While Rory occupied himself with wrapping a long multicolored scarf around and around his throat, Madeleine turned
to me and, with commendable calm, said, “How are you, Edward?”
“I’m fine,” I said. “Where are you staying?”
“At a hotel,” she said. “They put me up. It’s just a few blocks.”
“Can I walk you over?”
“Sure,” she said.
We didn’t speak again until we were on the street and out of earshot of our dispersing colleagues. “Is Guy with you?” I asked.
“Not yet,” she said. “He’s coming in on the train late tonight.”
I took her hand and we walked another block in silence. At the light I put my arm around her shoulder. She was trembling so violently her teeth chattered. “Are you cold?” I asked.
“No,” she said.
The hotel lobby was a dreary hall with a dim chandelier, a faded carpet, and a single bored attendant at the desk. We passed without greeting and stood in front of the elevator for an eternity.
“This elevator is really slow,” Madeleine observed.
“I read an article,” I said. “Some guy did a study. The average time it takes until a person waiting for an elevator shows visible signs of agitation is fourteen seconds.”
“Fourteen seconds?” she said.
“Right.”
“I’ll remember that.” The elevator dinged and the doors shuddered open upon a blood-red interior. We stepped inside.
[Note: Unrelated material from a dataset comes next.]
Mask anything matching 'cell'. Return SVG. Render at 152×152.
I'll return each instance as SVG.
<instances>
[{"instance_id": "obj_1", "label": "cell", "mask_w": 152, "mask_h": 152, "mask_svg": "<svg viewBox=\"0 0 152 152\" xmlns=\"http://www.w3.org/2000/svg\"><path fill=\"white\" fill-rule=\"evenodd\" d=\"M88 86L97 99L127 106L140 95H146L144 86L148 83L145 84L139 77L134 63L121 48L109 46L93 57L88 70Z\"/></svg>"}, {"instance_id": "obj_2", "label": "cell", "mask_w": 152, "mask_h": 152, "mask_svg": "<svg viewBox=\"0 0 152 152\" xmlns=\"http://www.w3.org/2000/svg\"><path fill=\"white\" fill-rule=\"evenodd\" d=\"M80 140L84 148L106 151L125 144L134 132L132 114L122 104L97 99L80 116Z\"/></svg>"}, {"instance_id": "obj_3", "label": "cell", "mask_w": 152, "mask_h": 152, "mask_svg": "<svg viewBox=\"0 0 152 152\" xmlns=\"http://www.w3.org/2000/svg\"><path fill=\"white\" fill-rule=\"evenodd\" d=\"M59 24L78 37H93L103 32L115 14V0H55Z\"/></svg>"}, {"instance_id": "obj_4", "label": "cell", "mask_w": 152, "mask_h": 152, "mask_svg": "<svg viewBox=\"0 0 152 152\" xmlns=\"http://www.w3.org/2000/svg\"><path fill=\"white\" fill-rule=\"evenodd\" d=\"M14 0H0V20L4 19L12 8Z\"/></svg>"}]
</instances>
Madeleine pushed the button for the seventh floor. “At last,” I
said when the doors had closed. She turned to me, raising her arms around my neck, and the kiss of seven floors began. When the doors opened I kept my hand on her waist and we hurried down the empty hall to the room door. On the way Madeleine loosened her scarf and unbuttoned her coat. She had trouble with the key, turning it left and right and then left again, but nothing happened. I nuzzled her neck, peeling the collar of her coat away with my teeth. “Too slow,” I whispered. She laughed. “I know,” she said. The mechanism clicked and the door drifted open. I pulled her in for another kiss, which we held on to as I backed her inside and kicked the door closed behind me. It was a tiny, hot, dark room filled by a double bed, which was fine with us. Madeleine unbuttoned my coat; I pushed hers off her shoulders and worked on the sweater. In no time we were free of our clothes and tangled in each other on the lumpy mattress. Sex can be estranging; it can drive two otherwise compatible people apart. I’d had that experience a few times over the intervening years, but with Madeleine I had the sense that sex could actually hold us together. I couldn’t go wrong, she was always with me. We kept at it quite a while, rolling off the bed to the floor at one point. At another the bed frame gave a shriek and a loud crack. “Oh no,” Madeleine cried and we clutched each other, expecting the mattress to collapse beneath us, but it didn’t. I made a lot of noise right at the end. She was nicely twisted with her hips turned one way and her shoulders the other, laughing and gasping for breath. My heart announced its ecstatic condition with a roar and I collapsed on top of her. After a few moments
she eased her head out from beneath my shoulder and we had one more distressingly tender kiss. When that was over I rolled off of her and we lay side by side, washed up. The expression “flotsam and jetsam” came to mind, and then, like flotsam and jetsam, drifted away. “I thought that rehearsal would never end,” I said.